> **Prompt**: Restate verbatim the span of lines below between the line with "order: Carnivora" and the line with "A: Bobcat (Lynx rufus).", including those two lines, and only that span.

> **Information given**:
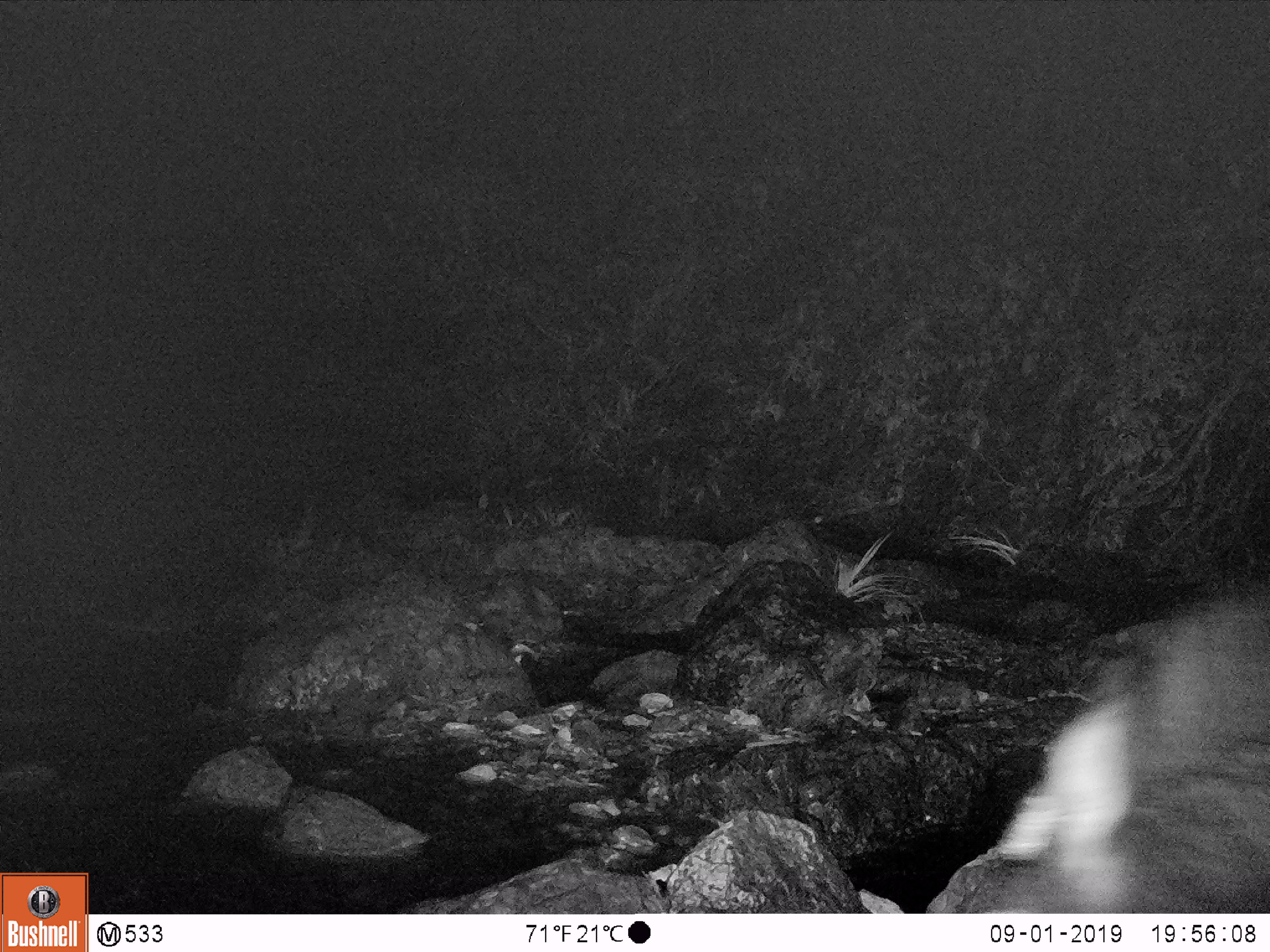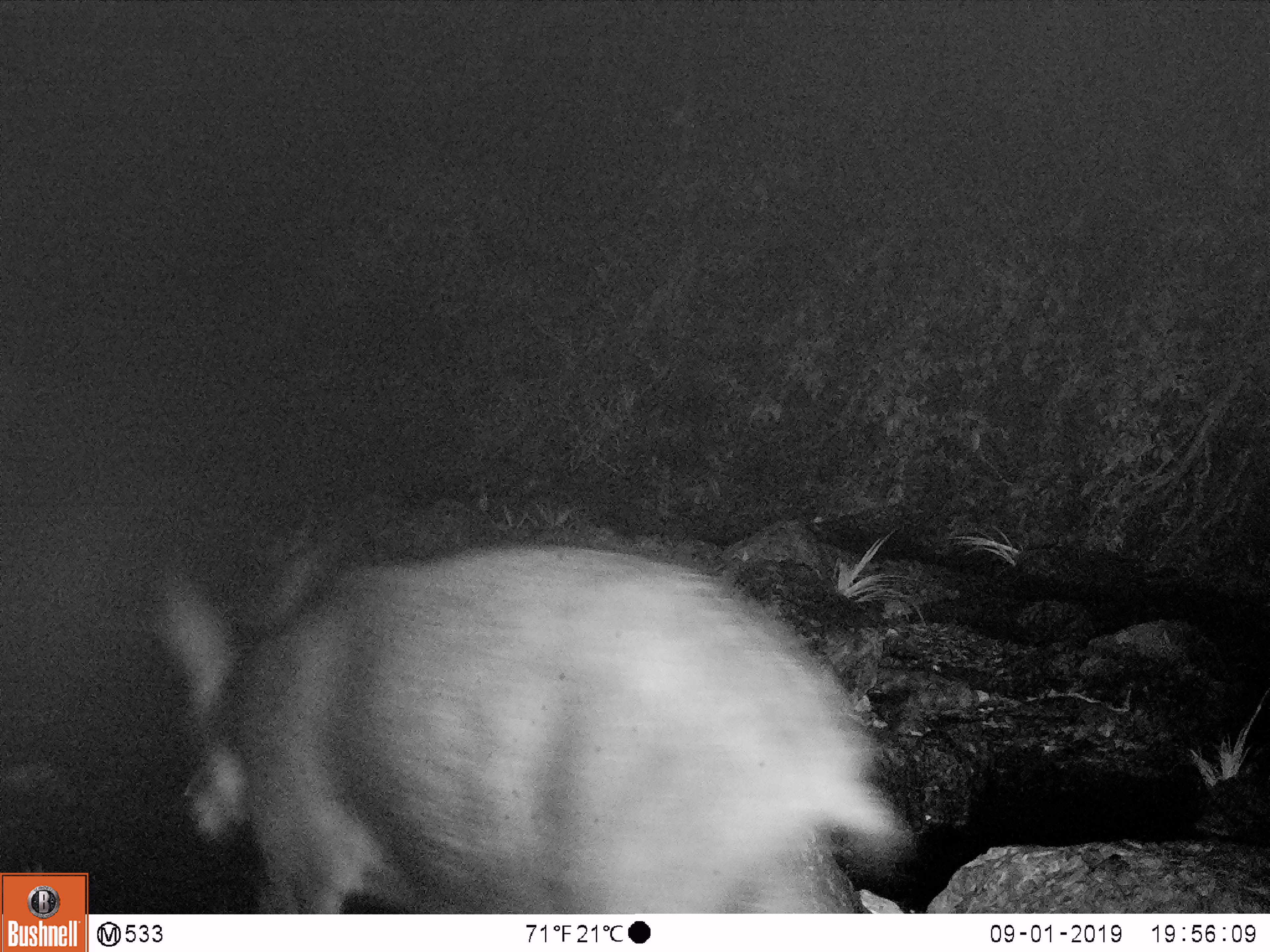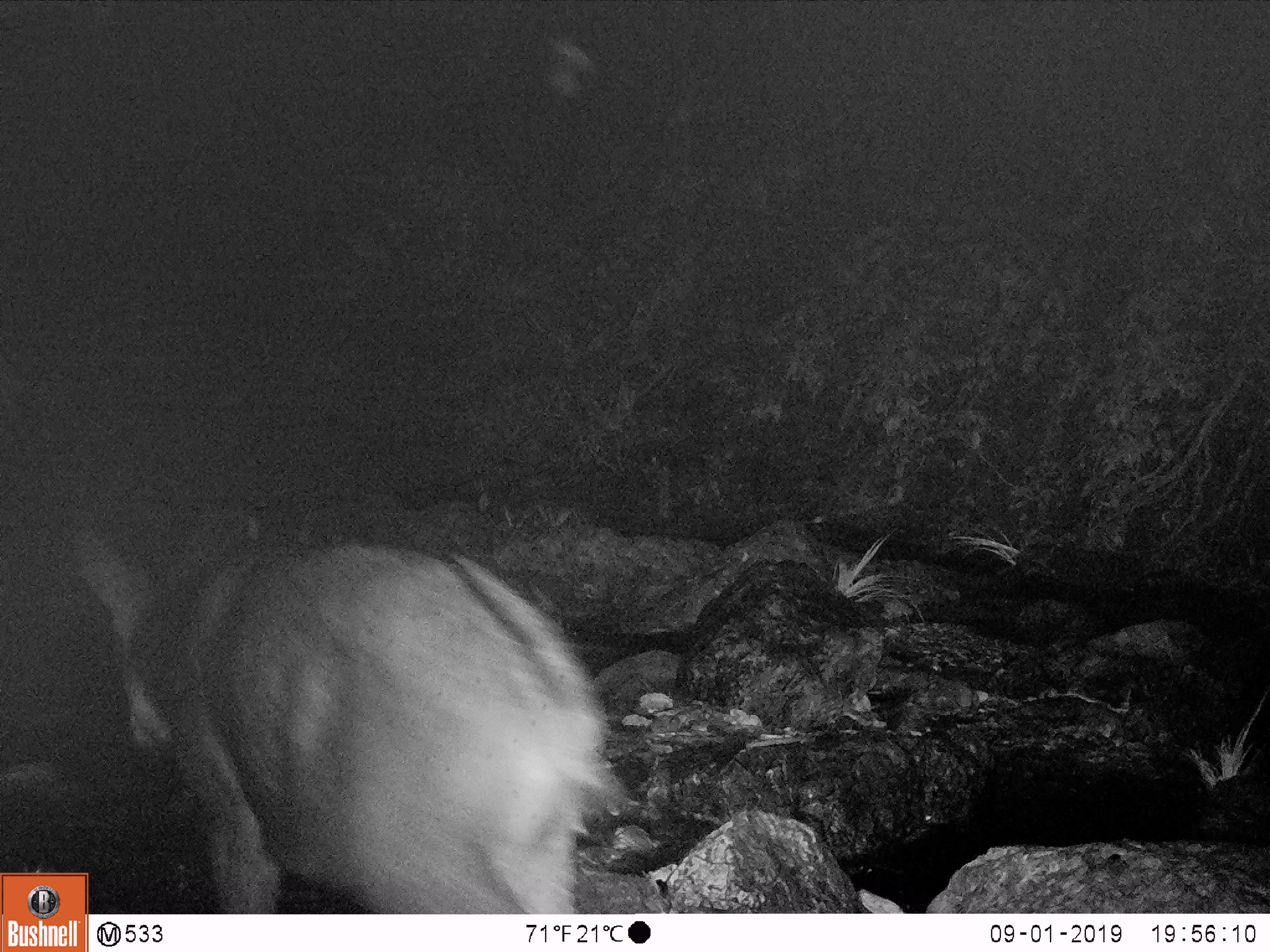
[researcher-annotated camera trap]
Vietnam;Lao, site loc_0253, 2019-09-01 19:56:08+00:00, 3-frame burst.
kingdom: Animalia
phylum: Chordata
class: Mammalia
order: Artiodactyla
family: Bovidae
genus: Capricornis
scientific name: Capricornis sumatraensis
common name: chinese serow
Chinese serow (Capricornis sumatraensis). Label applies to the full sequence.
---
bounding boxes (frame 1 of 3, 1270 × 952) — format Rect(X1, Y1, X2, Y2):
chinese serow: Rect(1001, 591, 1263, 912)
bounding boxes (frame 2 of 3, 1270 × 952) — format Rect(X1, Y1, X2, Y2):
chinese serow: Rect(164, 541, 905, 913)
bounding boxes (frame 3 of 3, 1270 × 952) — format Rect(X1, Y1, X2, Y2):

==

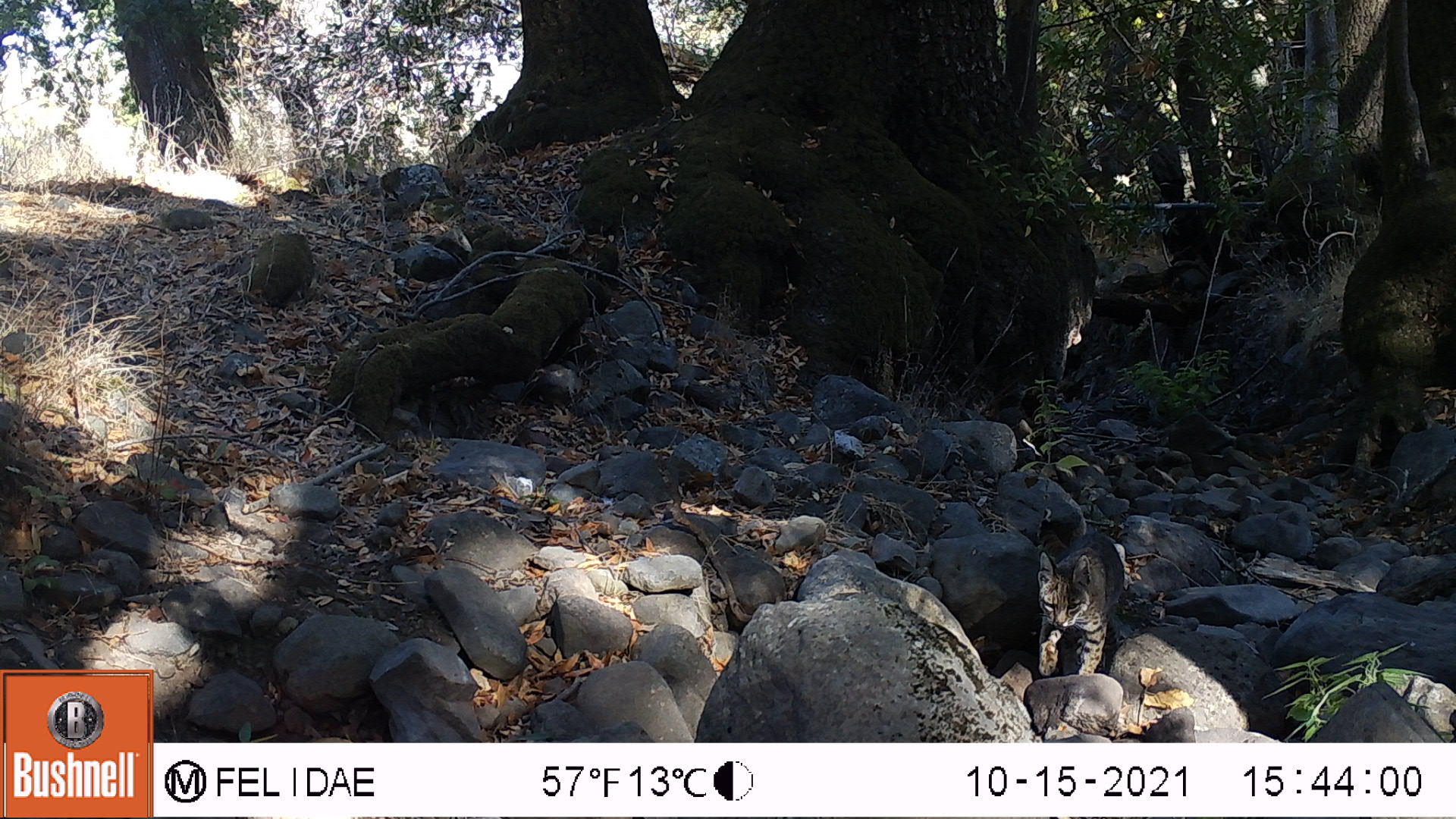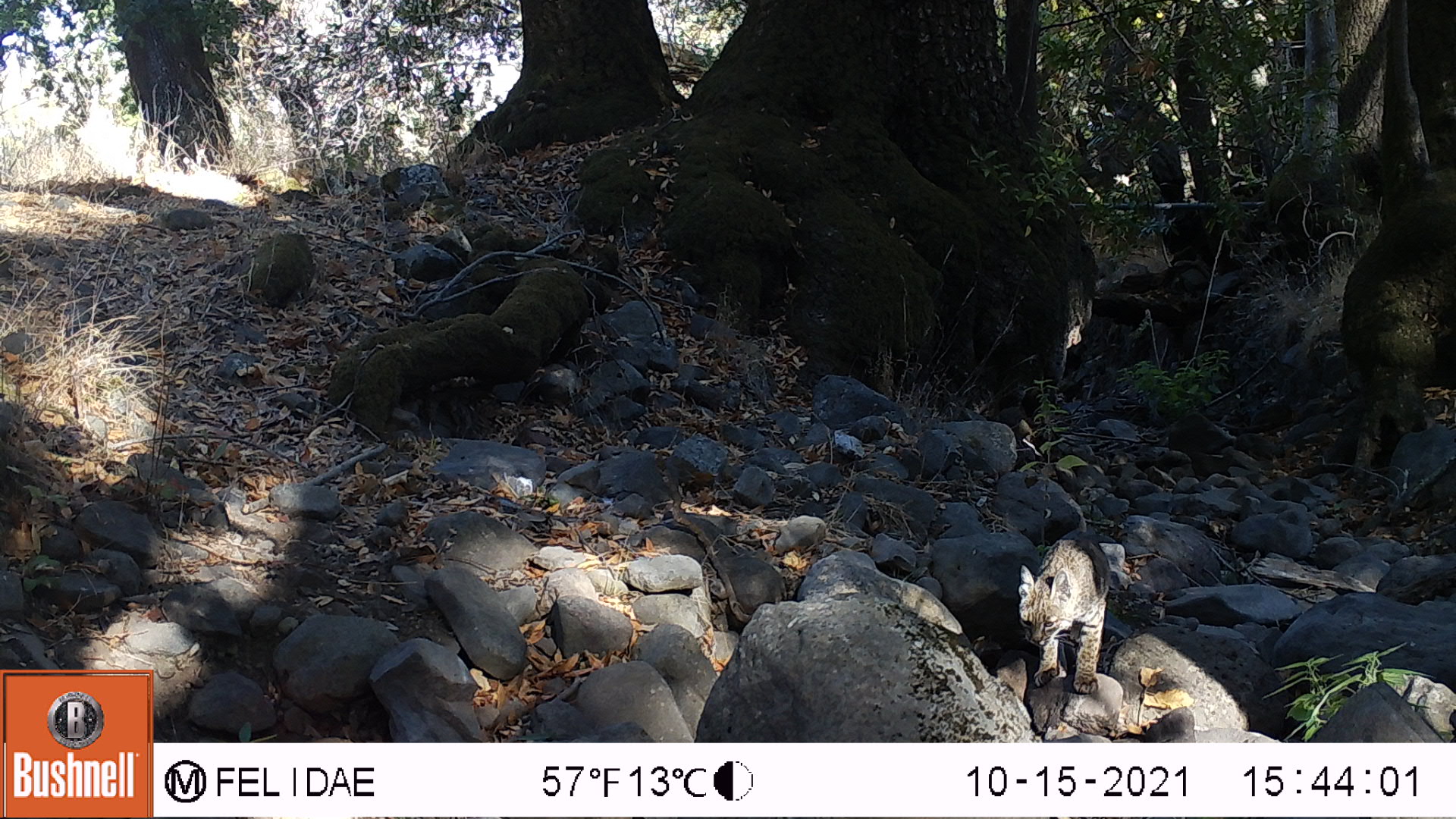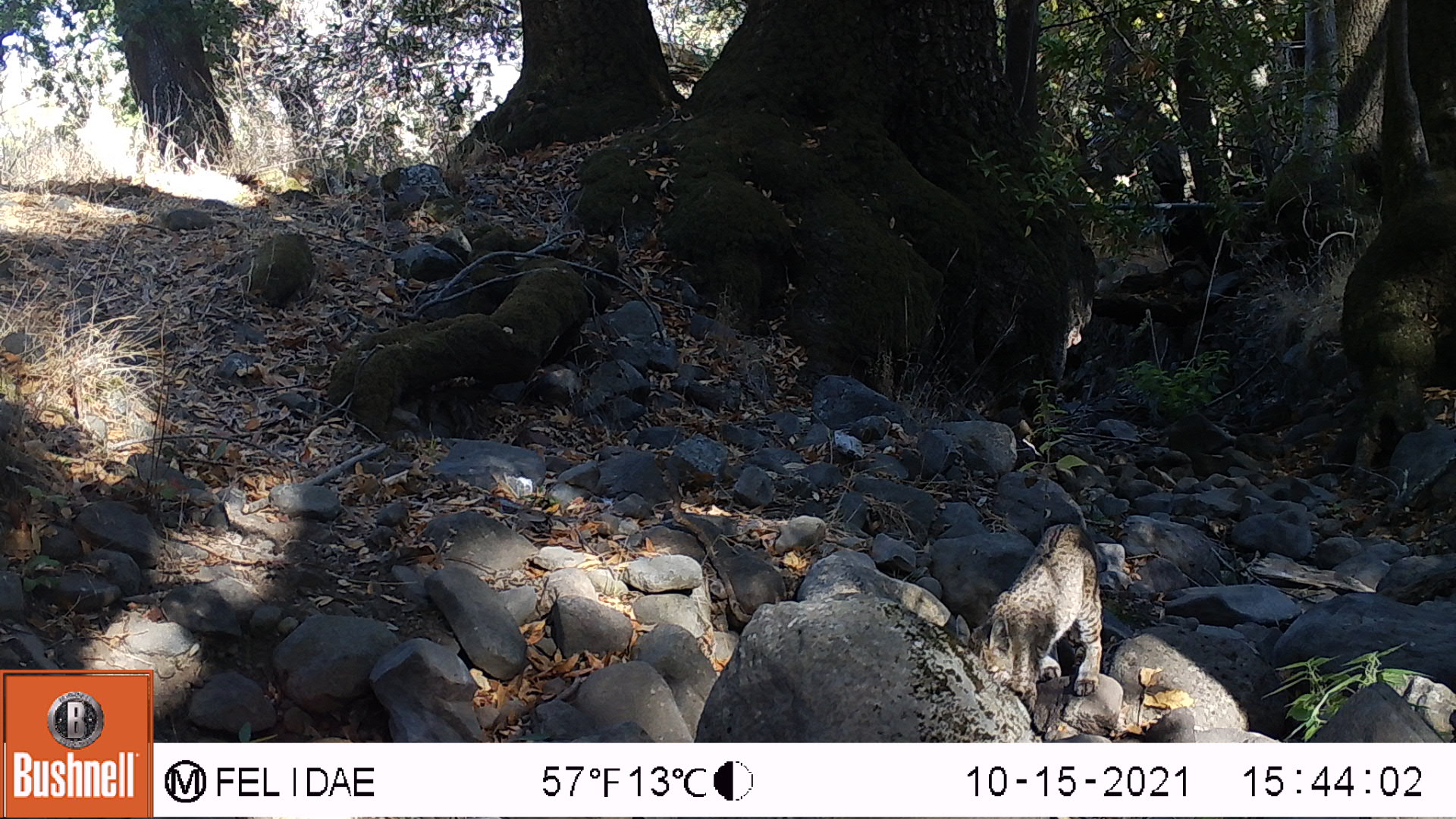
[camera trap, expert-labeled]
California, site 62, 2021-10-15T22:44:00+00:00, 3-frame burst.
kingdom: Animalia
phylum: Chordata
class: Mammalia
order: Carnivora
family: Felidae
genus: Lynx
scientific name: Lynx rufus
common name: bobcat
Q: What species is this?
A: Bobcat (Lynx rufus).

> **Reply to the exercise**:
order: Carnivora
family: Felidae
genus: Lynx
scientific name: Lynx rufus
common name: bobcat
Q: What species is this?
A: Bobcat (Lynx rufus).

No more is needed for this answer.